## WHAT IS REQUIRED
Render each line of the rows below as one string in a JSON list, omitting blank lines.

BEGIN

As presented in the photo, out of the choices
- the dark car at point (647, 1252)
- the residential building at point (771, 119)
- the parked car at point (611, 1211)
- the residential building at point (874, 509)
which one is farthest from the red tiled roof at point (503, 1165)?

END

## CORRECT ANSWER
[
  "As presented in the photo, out of the choices",
  "- the dark car at point (647, 1252)",
  "- the residential building at point (771, 119)",
  "- the parked car at point (611, 1211)",
  "- the residential building at point (874, 509)",
  "which one is farthest from the red tiled roof at point (503, 1165)?"
]